Ah, I remember coming across this video a few years ago. Wonderfully clear explanation, so much so that I forgive him for using Excel.

I take a certain pride in the fact that while my dissertation involved a lot of heavy statistics, I was able to make my arguments without using a single p-value. There is almost always a better way to make the point you want to make.
posted by biogeo at 7:41 PM on August 23, 2021 [4 favorites]

Ah, I remember coming across this video a few years ago. Wonderfully clear explanation, so much so that I forgive him for using Excel.
And Comic Sans - a true sign of content triumphing over form.

I also like "P-values Broke Scientific Statistics—Can We Fix Them?" which features the story of the neural activation levels of a dead salmon being exposed to photos in an MRI scanner. And the original story of Fisher's tea with milk added first or second. Interesting that Fisher seems to have been rather forced into saying which levels of his test should and should not count as "significant" - once he did that then everybody just took those numbers.
posted by rongorongo at 11:06 PM on August 23, 2021 [3 favorites]

I think people misinterpreted Fisher's example - he used the 5%, or 1 in 20, example as a case which was clearly not significant and contrasted it with an example where p was 1 in 70 which would be sufficiently improbable, so people calling significance at .049 are not really getting the point.
posted by jamespake at 2:05 AM on August 24, 2021 [2 favorites]

Richard McElreath has a text book "Statistical Rethinking", that has been recommended as a way to learn bayesian inference without reference to any p values. This introductory lecture by the author is pretty fun: Bayesian Inference is Just Counting
posted by are-coral-made at 3:15 AM on August 24, 2021 [1 favorite]

But is 1/70 still convincing if 70 researchers are running the experiment, and only the one that gets a positive result will publish?
posted by starfishprime at 3:44 AM on August 24, 2021 [4 favorites]

"'Approaching significance.' How do you know it's not running away from it as hard as it can go?" I laughed way too loud at this for the hour.
posted by eirias at 4:47 AM on August 24, 2021 [8 favorites]

One thing that would've been nice - and if anybody has a video about it I'd like to watch - would have been if he had pointed out how if you see a whole bunch of n=32 studies with different effect sizes that all have p<0.05 you're almost certainly looking at publication bias, since p values should jump around dramatically for small samples with moderate effect sizes.
posted by clawsoon at 5:47 AM on August 24, 2021 [9 favorites]

The widespread acceptance of the p-value as a standard suggests that it strikes a balance between too lax to be useful and too strict to be practicable.
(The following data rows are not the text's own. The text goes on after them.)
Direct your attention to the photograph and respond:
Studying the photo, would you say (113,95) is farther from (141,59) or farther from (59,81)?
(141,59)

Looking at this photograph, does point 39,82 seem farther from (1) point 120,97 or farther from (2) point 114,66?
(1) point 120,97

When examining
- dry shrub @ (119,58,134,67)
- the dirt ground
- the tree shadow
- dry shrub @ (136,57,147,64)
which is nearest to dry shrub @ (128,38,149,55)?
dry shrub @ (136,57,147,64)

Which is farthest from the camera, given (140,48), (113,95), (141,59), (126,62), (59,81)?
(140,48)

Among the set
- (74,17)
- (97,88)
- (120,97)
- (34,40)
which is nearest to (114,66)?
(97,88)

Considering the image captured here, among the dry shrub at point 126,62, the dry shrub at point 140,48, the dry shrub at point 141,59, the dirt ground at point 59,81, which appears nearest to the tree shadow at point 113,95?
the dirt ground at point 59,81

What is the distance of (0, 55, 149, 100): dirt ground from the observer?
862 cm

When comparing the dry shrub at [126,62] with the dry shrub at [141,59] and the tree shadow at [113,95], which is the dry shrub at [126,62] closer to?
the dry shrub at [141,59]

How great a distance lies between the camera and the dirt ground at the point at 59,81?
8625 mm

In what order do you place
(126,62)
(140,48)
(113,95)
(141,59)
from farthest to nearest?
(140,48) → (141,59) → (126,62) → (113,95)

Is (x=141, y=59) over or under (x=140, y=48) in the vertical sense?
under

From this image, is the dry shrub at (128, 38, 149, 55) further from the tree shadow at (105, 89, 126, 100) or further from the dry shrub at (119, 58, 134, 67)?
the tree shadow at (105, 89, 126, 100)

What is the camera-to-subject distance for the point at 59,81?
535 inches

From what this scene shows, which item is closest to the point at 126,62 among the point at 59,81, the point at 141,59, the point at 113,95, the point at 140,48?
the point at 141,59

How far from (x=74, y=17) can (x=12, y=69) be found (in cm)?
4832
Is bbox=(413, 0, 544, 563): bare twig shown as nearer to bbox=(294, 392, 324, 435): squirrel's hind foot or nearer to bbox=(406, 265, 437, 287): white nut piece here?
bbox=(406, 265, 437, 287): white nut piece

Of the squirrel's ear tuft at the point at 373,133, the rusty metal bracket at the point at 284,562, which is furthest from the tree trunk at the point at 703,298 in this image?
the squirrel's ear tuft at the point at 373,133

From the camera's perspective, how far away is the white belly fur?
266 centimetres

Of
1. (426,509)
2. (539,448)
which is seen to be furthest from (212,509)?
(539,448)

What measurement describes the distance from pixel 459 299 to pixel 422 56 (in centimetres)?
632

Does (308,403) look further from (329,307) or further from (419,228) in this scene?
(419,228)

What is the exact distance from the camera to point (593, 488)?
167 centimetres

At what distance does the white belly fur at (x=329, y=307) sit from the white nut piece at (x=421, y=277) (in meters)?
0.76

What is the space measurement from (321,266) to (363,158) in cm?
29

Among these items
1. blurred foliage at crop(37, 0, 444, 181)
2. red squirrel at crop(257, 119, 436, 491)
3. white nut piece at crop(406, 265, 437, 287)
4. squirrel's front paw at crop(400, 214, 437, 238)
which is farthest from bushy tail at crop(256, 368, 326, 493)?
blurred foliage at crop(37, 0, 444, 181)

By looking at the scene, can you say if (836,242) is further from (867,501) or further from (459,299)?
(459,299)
In any particular case, it has be be taken along with sample size and replication. Probably, two studies of 100 samples in different labs make a more reliable result than one sample of 200.

I'd be more worried about using a Normal distribution-based method on decidedly non-Normal data than about the p-value methodology.
posted by SemiSalt at 7:04 AM on August 24, 2021 [1 favorite]

Question: Is the problem to do with a bad phrasing of the definition of P-values? I've always been told that the p-value is the probability of your experimental results assuming the null hypothesis is true. But that's not complete is it? It's actually the probability of your experimental results assuming the null hypothesis is true *using your sample data*. Change the sample data and the p-value changes. Or I am misunderstanding something?
posted by storybored at 7:43 AM on August 24, 2021 [1 favorite]

storybored, the sample data is what is meant by "your experimental results." We're not talking about the qualitative interpretation of those results, there, we're assessing how well the empirical distribution you got fits with a particular theoretical distribution implied by your null hypothesis.
posted by eirias at 8:25 AM on August 24, 2021 [3 favorites]

Can confirm that Statistical Rethinking is a pedagogical masterpiece.
posted by MisantropicPainforest at 9:02 AM on August 24, 2021 [2 favorites]

Yeah, the fundamental problem with p-values is that they seem really similar to the thing that researchers actually care about, but in fact are completely different from the thing that researchers really care about. A p-value is essentially the probability of observing the data that you observed, given that the hypothesis you have is wrong. This is not what anyone actually wants to know. What people want to know, is, what is the probability that the hypothesis they have is true, given the data they observed. Symbolically, a p-value is P(data | I'm wrong), but people actually want to know P(I'm right | data). The reason that people use p-values is because under a frequentist worldview, it's possible to rigorously define them in an unambiguous way, whereas the second quantity, the thing that describes what people really care about, is difficult or impossible to define unambiguously. And so as so often happens, researchers have chosen to pursue the thing that they know how to measure, even though it's not the thing they care about, and in so doing confuse themselves and others into believing that what they're measuring is actually what they care about.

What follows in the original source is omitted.